> Excerpt to read
+++

By expanding the electorate and reducing the number of those elected, the new federal system not only would tend to elevate into national office those who were most cosmopolitan and socially established but would as well tend to exclude from federal positions those localist parvenus who dominated the state legislatures. If the people of a state, New York, for example, had to select only ten men to the federal Congress in contrast to the sixty-six they elected to their state assembly, they were more apt in the case of a few national representatives to ignore obscure ordinary men with local reputations and elect only those who were well bred, well educated, and well known. Election by the people in large districts would inhibit those “vicious arts” of electioneering and would therefore, as Madison’s closest ally in the Philadelphia Convention, James Wilson, said, “be most likely to obtain men of intelligence and uprightness.” This is why Wilson and Madison in the Convention always favored the direct election of the president by all the people—not because they were fervent democrats but because such an expanded electorate was more apt to result in the kind of enlightened cosmopolitan ruler they wanted.

+++

> Data section

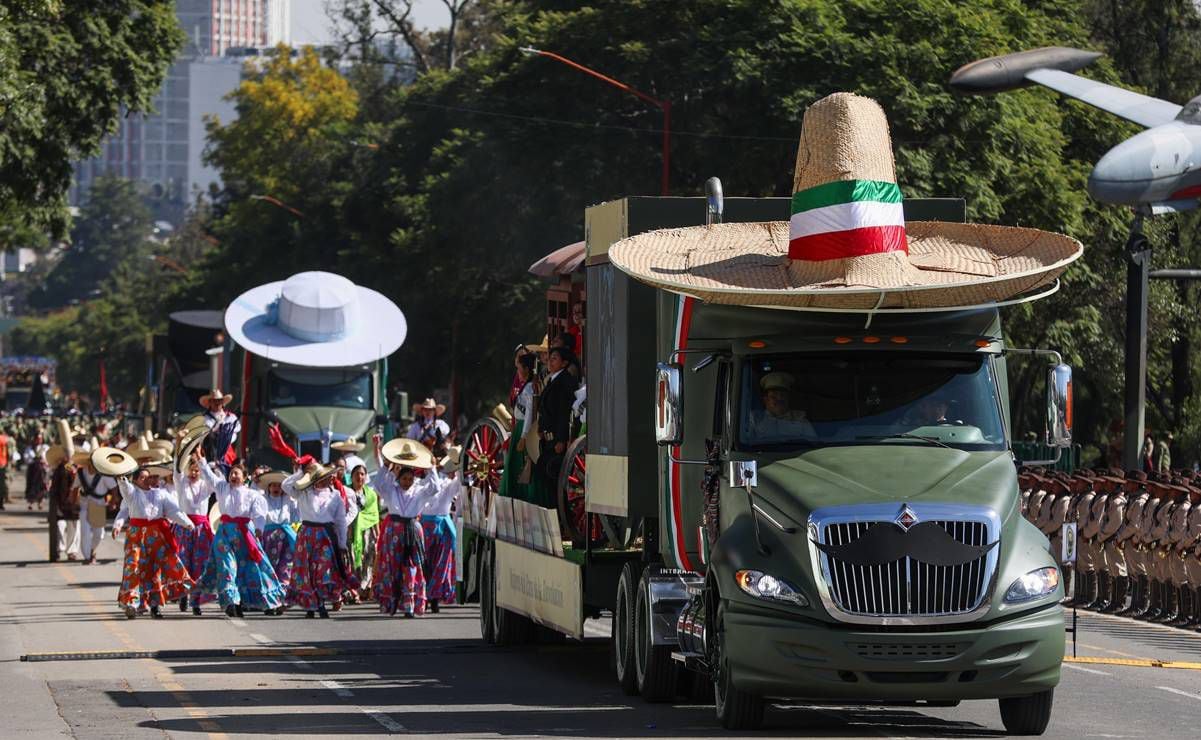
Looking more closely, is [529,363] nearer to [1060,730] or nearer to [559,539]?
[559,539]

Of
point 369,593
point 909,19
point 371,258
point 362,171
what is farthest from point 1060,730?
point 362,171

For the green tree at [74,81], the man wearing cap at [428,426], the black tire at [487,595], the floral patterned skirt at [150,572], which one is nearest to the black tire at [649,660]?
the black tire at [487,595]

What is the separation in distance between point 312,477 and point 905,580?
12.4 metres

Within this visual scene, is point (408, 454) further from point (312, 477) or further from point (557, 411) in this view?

+++

> Goal of the exercise
Continue the passage about how an expanded electorate under the new federal system would favor cosmopolitan, well-known men, starting after its last sentence.

> Answer space
There were lots of what we might call social “code words” flying about in The Federalist, but those who were presumably to be excluded from office by the new Constitution knew full well what the Federalists were up to. As one Massachusetts Antifederalist bitterly complained in 1788: “Those lawyers and men of learning, and moneyed men, that talk so finely, and gloss over matters so smoothly, to make us poor illiterate people swallow down the pill, expect to get into Congress themselves…and get all the power…in their own hands, and then they will swallow up all of us little folks.” Such egalitarian resentment was frustrated by the Constitution, but its day of release was coming. This social resentment was the other side of Madison’s virtuous order of distinguished men—a side that Wills never even suggests existed.

This split between cosmopolitans and localists lay at the heart of politics in the 1780s, and it has continued to do so through much of our history. And others besides the Federalists have tried to exploit it. The Progressive period, for example, was marked by the reforming efforts of cosmopolitan types, often liberal, college-educated professionals and businessmen, to wrest government from the hands of “corrupt” and “undesirable” localist elements. The Progressive reformers often did this by shifting the levels of governmental decision-making from wards, towns, and counties to the states and the nation. Commissions of educated “experts” at the state and federal level supplanted parochial politicians who presumably could not see beyond their own neighborhoods. Changing the level of decision-making in this way continues to have social implications. Although we Americans do not much like to talk about these social implications, much of our present politics still swirls around this cosmopolitan-localist dichotomy.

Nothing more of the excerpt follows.